Usually, there are one or two medical records clerks that are in charge of changing to EMR. A physician overlooks the project, and maybe the medical records clerks get help. I’ve seen it many times, walking into a clinic that is in the process of changing over to electronic charting, and the EMR clerk becomes interrupted, and looses her place while scanning. Something is bound to be lost. Here’s how to fix it. It is a very simple solution.
The scanners I’m suggesting are scanners that nurses like myself use to audit charts. They are the size of a folded umbrella. They are mobile, and attach to a computer through a USB port. They only require simple maintenance. I saw nurses in Flushing, New York doing this. It was smart, and it worked. It was a small clinic, by the next week, the paper charts were stored alphabetically, with the nurses and staff having access to both the paper charts and the EMR.

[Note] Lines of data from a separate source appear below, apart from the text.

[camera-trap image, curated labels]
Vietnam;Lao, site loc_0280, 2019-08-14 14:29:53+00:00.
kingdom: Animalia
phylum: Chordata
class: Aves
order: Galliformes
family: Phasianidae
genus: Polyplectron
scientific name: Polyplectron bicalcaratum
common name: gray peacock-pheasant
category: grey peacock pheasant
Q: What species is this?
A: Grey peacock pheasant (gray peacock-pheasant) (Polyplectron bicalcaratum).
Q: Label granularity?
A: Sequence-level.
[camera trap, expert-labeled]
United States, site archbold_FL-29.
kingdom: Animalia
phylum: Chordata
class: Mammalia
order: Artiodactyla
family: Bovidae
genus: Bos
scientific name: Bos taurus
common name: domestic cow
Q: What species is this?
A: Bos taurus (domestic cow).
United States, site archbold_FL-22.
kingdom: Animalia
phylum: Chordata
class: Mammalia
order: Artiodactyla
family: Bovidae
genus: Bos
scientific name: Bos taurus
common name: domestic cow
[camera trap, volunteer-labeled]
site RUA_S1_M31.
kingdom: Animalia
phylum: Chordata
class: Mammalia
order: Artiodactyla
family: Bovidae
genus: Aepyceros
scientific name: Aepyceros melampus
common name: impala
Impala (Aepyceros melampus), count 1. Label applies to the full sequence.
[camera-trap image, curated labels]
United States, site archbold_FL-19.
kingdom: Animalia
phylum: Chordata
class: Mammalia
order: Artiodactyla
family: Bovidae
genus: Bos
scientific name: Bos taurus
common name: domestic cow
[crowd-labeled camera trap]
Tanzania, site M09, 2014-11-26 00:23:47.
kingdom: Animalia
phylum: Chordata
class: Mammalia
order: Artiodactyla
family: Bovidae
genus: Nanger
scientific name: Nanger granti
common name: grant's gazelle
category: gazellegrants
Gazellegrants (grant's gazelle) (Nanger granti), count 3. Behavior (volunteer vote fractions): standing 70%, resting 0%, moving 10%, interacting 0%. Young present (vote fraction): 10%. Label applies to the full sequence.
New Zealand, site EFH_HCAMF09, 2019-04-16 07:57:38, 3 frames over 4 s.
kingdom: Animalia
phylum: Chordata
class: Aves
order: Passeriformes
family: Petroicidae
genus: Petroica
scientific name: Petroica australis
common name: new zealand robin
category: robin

If a medical records department was equipped with three mobile scanners and they asked for help from three extra staff during the facility’s change-over, the scanning could be done in an assembly line. Each pair would take one chart. While one removes a page, the other scans a page, and places it back into the chart. Keeping the paper charts are inevitable protection, both for the facility and for regulations.
The Confusion with Electronic Health Records
Not all is negative with Electronic Medical Records. Computers are faster than humans. If a document is needed in an emergency, the last name is typed in by the unit secretary, and the page is selected, and printed. The common systems used in this country are by the Cerner Corporation. Cerner stands by their product and has a good reputation. Facilities that start with computerized systems do not need to do any changing. Computer screens are HIPPA compliant, in that, they can be turned to face a nurse, so that the name is not seen by a curious family member.
On medcarts and at nurses station, new facilities are using tablet PC’s to record Meds and vital signs. As long as everyone in the facility is compliant, and does the same thing, this system works well. The charts are still in paper form, because the tablet PC cannot handle the amount of information stored in charts.
Nurses and physicians can be trained, and facilities can find areas to store the paper charts, or use both methods. If both methods are used, the staff must be very meticulous at documenting everything where it belongs. Switching over to EMR does not have to be confusing. If a loved one is living at a facility that has both paper and electronic charting it is up to the family member to remind the staff to make sure everything goes into the computer. If the whole system works together as a team, computers in the clinics and nursing homes will be successful.